Start with workflow value, owner clarity, baseline evidence, data reality, and risk before building.
Use a bounded pilot to validate data, user behavior, controls, measurement, and adoption support.
Close the pilot with evidence leadership can use to fund, adjust, pause, or sequence implementation.
Roadmap Definition
A 90-day AI pilot roadmap is not just a prototype timeline. It is a short operating plan that connects an AI use case to a real workflow, a business owner, a baseline metric, data requirements, governance controls, adoption support, and a decision gate.
The roadmap should help the team answer one practical question: what must be true before leadership can decide whether this AI pilot should scale, be revised, or stop?
Why Pilots Stall
Most pilot friction comes from operating gaps that appear after enthusiasm, demos, or vendor interest have already created momentum.

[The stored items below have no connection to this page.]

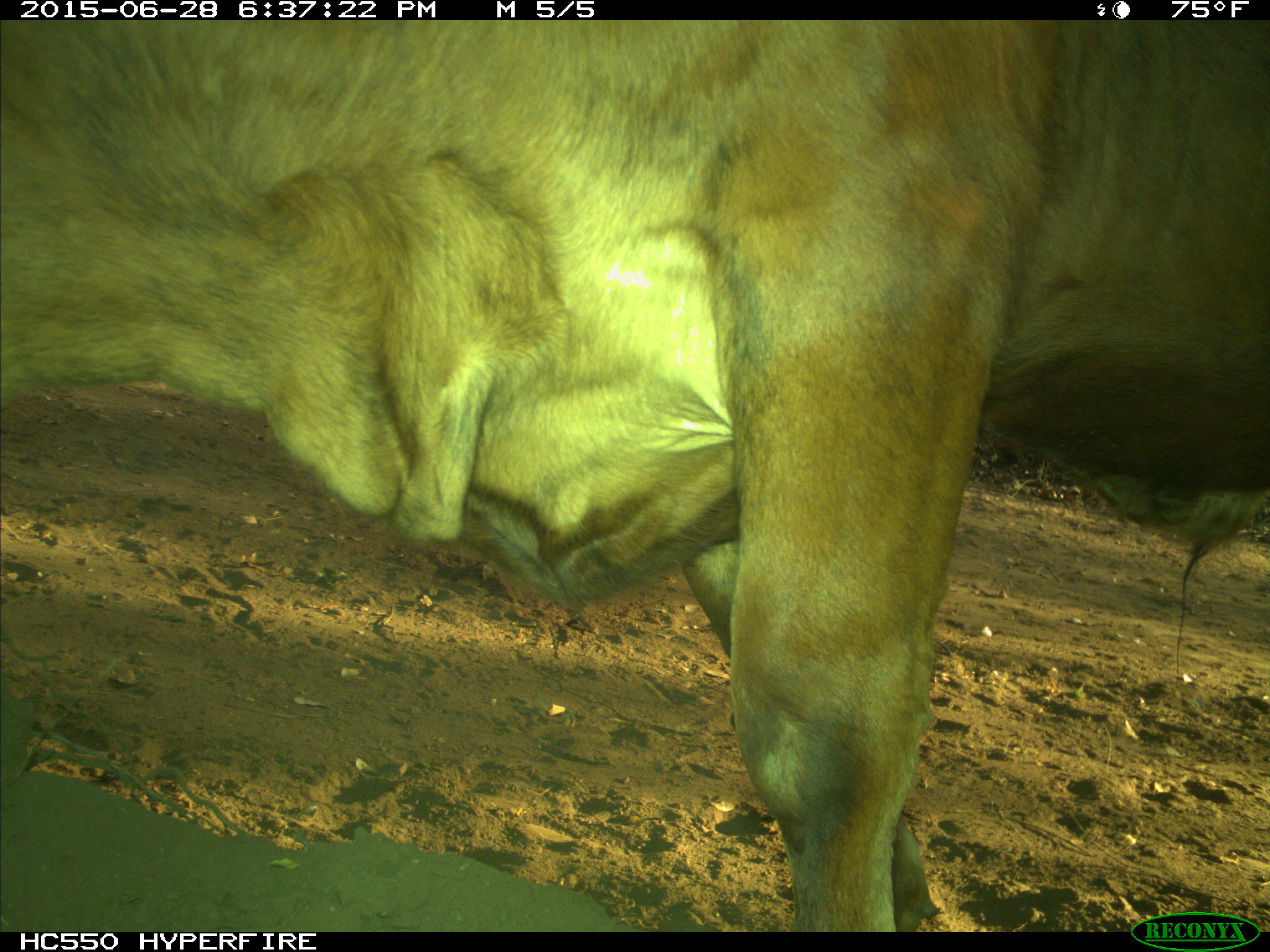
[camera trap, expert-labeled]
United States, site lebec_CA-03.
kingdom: Animalia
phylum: Chordata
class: Mammalia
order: Artiodactyla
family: Bovidae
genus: Bos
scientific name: Bos taurus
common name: domestic cow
Bos taurus (domestic cow).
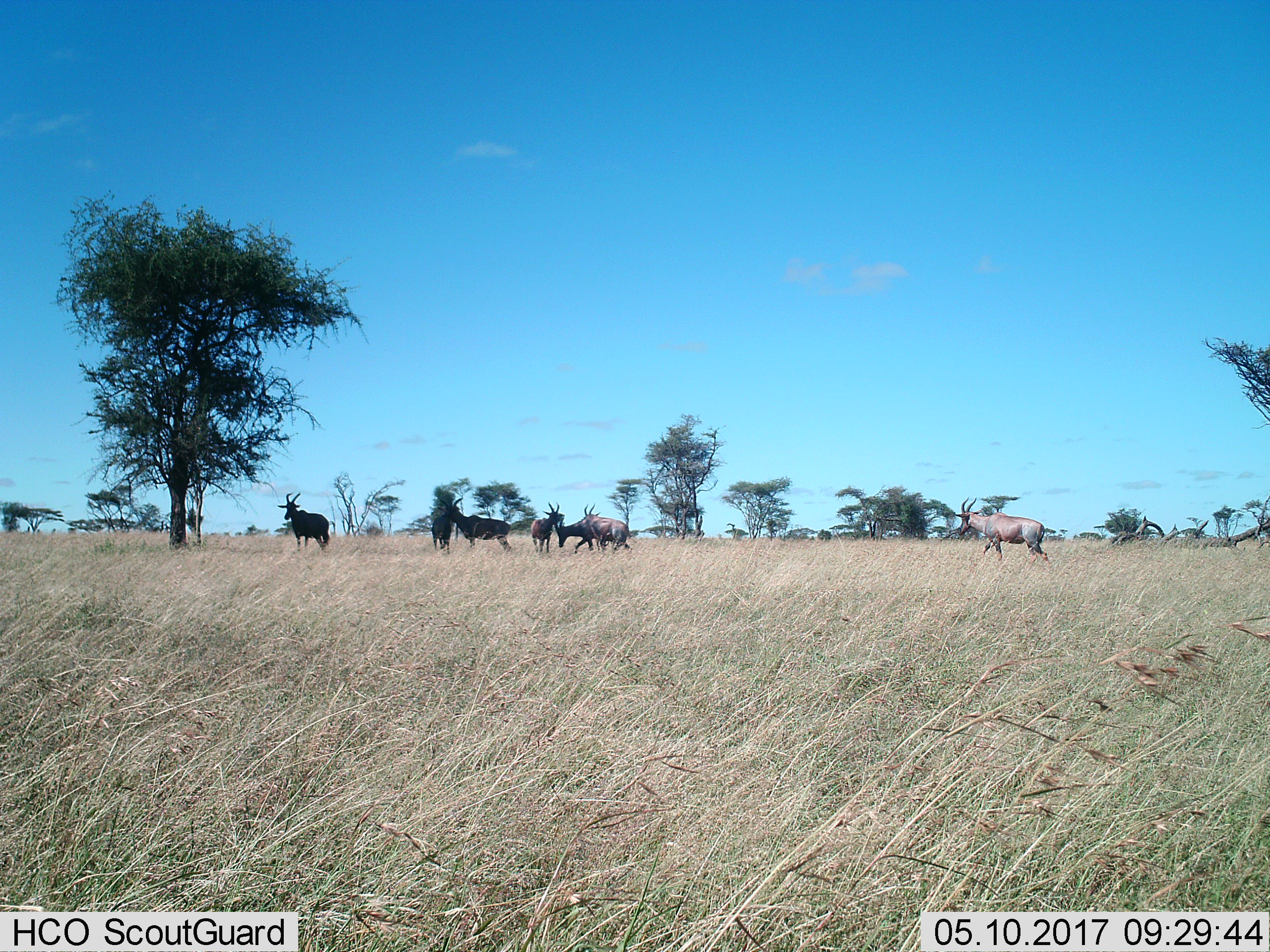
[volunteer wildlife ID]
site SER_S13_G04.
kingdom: Animalia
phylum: Chordata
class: Mammalia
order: Artiodactyla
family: Bovidae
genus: Damaliscus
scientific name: Damaliscus lunatus jimela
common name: topi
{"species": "topi (Damaliscus lunatus jimela)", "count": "7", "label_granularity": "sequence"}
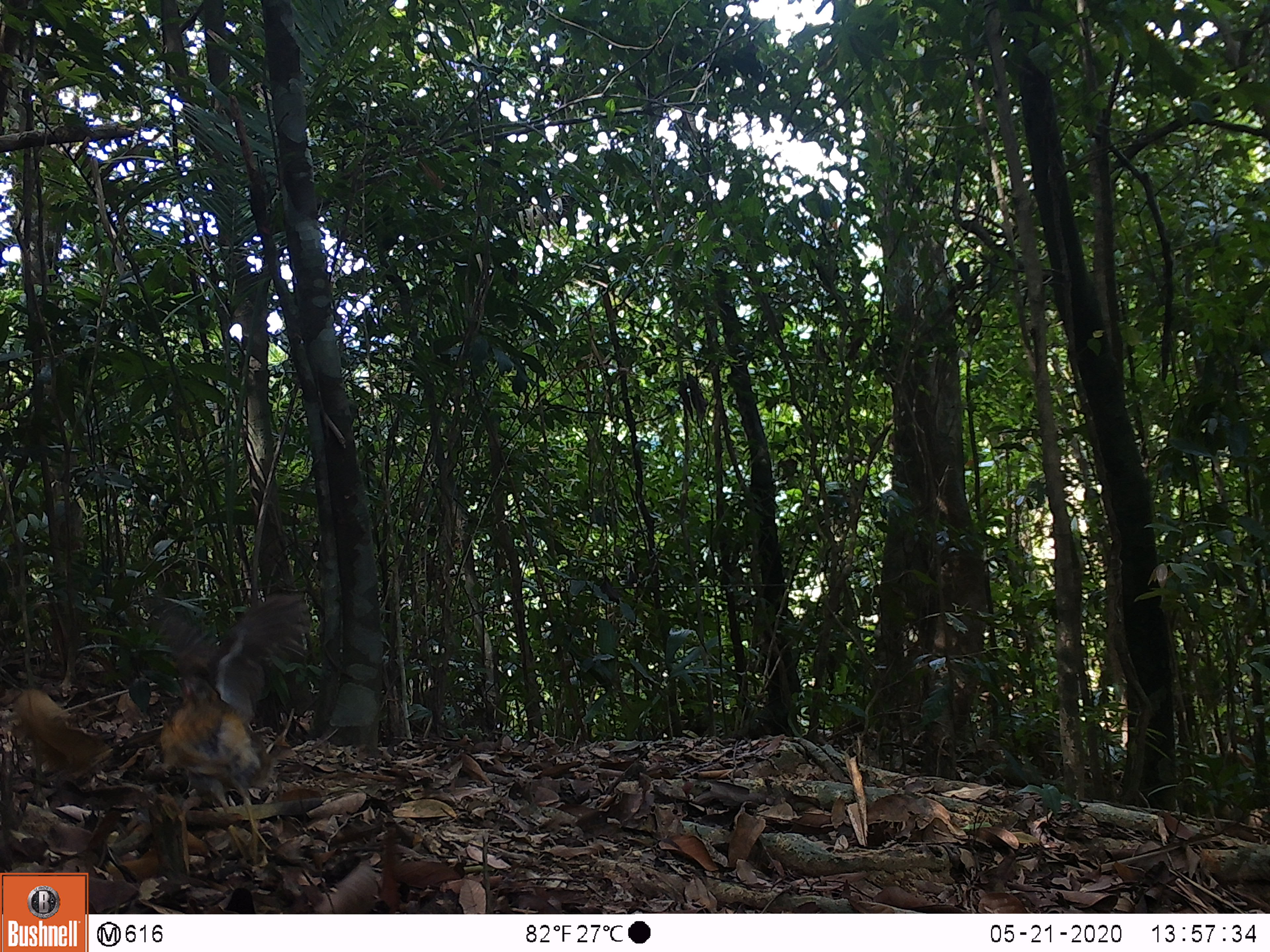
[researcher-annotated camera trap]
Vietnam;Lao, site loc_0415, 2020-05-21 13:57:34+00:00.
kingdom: Animalia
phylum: Chordata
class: Aves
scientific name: Aves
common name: bird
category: unidentified bird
Unidentified bird (bird) (Aves). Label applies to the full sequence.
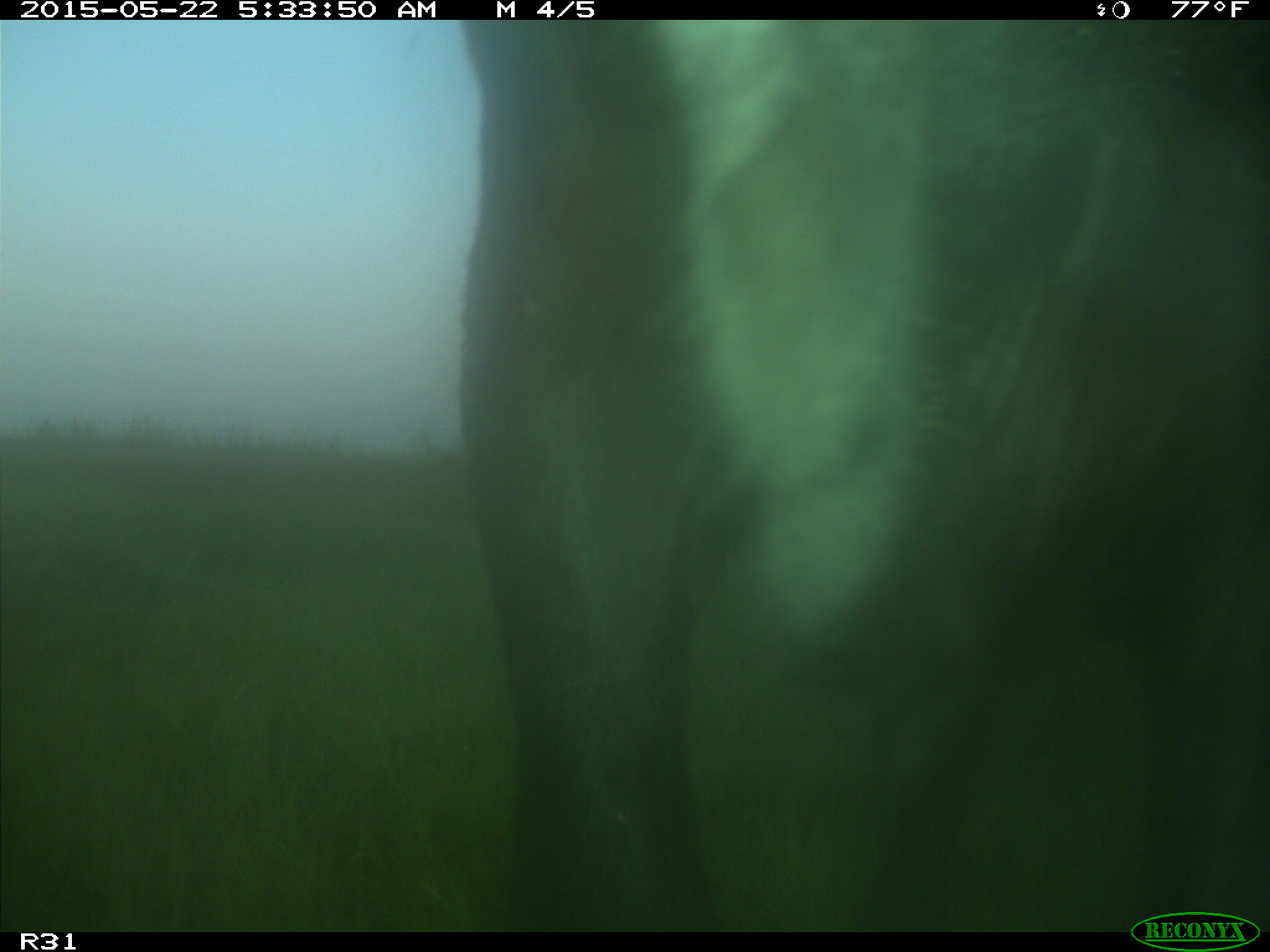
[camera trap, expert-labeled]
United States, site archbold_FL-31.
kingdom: Animalia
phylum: Chordata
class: Mammalia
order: Artiodactyla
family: Bovidae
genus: Bos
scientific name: Bos taurus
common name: domestic cow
Bos taurus (domestic cow).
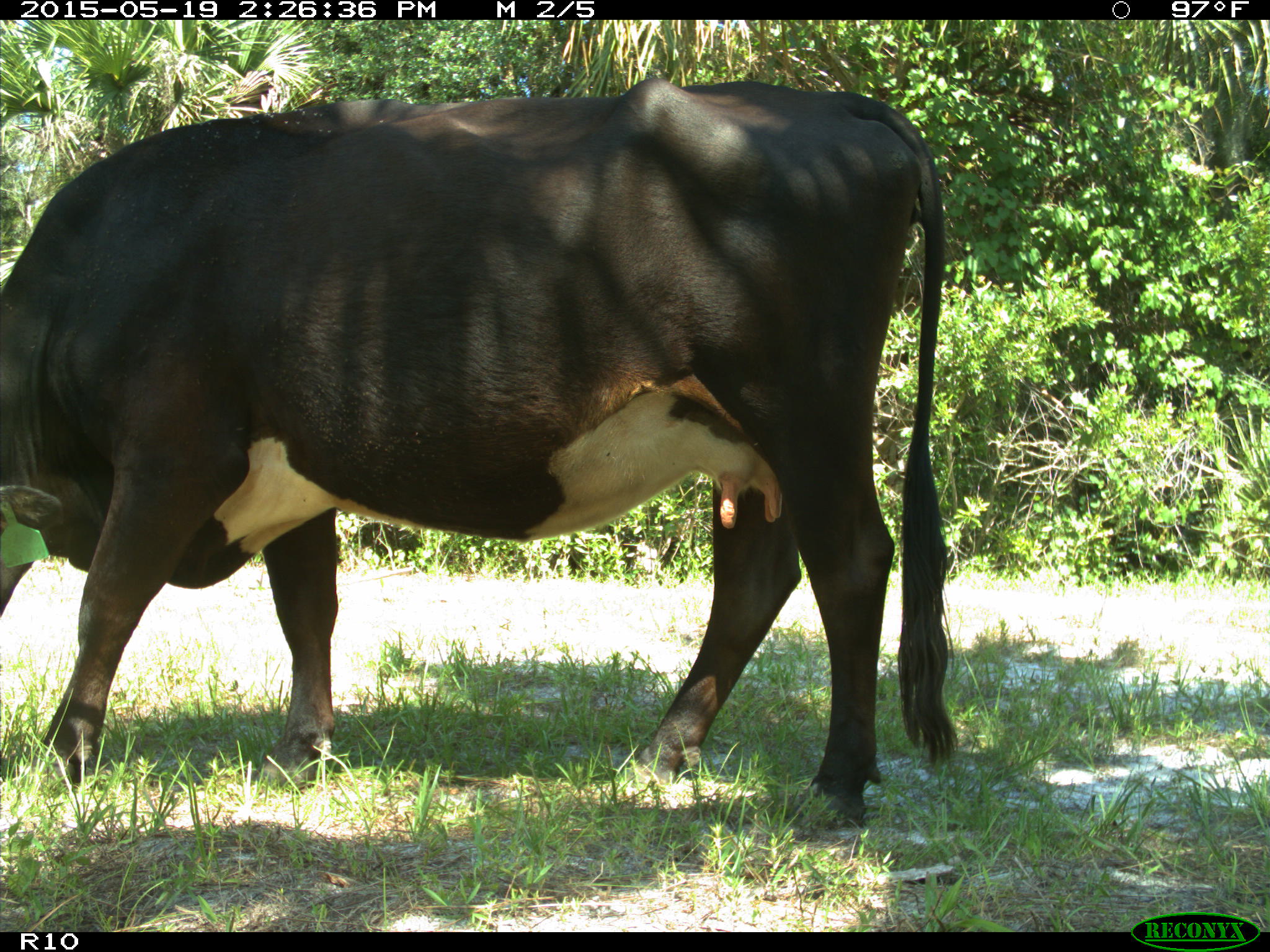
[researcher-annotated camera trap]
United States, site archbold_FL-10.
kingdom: Animalia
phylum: Chordata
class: Mammalia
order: Artiodactyla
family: Bovidae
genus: Bos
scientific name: Bos taurus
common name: domestic cow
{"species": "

The pilot has a technical sponsor but no accountable business owner for adoption, behavior change, or outcome review.
The team cannot compare pilot results against current cycle time, cost, quality, throughput, risk, or adoption.
No one knows who can approve launch, pause work, accept risk, fund scale, or stop the pilot.
Required inputs are unavailable, messy, sensitive, poorly owned, or disconnected from the workflow.
Users are expected to change behavior without training, feedback loops, support, or manager reinforcement.
Security, privacy, vendor, legal, compliance, or human oversight questions appear after build work begins.
Financial assumptions are not tied to a workflow owner, baseline, user behavior, or measurable outcome.
The pilot continues because it exists, not because the evidence justifies the next investment.
30 / 60 / 90 Model
Use the roadmap to sequence work in three phases: diagnosis, build readiness, and pilot decision.
Select the use case, map the workflow, confirm baseline metrics, review data sources, create the pilot charter, screen risk and governance needs, and assign owners.
Configure or prototype the workflow, validate data, test with users, define controls, prepare training, and set up measurement.
Run the pilot, review results, collect user feedback, update the business case, review risk, and decide whether to scale, revise, or stop.
The pilot should end with evidence on value, adoption, quality, risk, effort, and the implementation path required for responsible scale.
Required Workstreams
These workstreams keep the pilot connected to business value, governance, adoption, and a real operating decision.
Define the value hypothesis, decision purpose, and executive sponsor.
Map triggers, users, steps, handoffs, exceptions, review points, and outputs.
Confirm source systems, access, quality, sensitivity, ownership, and retention constraints.
Clarify build, buy, integrate, sandbox, monitoring, support, and environment needs.
Define review requirements, human oversight, data handling, vendor review, and escalation paths.
Plan training, manager reinforcement, feedback, communications, and support.
Connect baseline, target, data source, reporting cadence, and business owner review.
Name who can continue, revise, scale, stop, fund, or accept risk.
Decision Gates
A pilot should not drift after the first release. Leadership should know what evidence will justify continuing the pilot, revising the scope, scaling the workflow, or stopping the effort.
When criteria are unclear, use the AI Pilot Charter Template before launch and the AI Implementation Roadmap Template after the pilot produces evidence.
Common Mistakes
These mistakes make AI pilots harder to measure, govern, adopt, and scale.
Vendor or model capabilities should not replace workflow scope, business ownership, and success criteria.
Risk, data, vendor, and human oversight review should shape the pilot design early.
The pilot needs user behavior change, training, support, and manager reinforcement.
Baseline and target metrics should be defined before the pilot starts.
Pilot Path
Use the roadmap to structure the first 90 days, then design the pilot around owners, workflow baselines, governance controls, adoption, and decision evidence.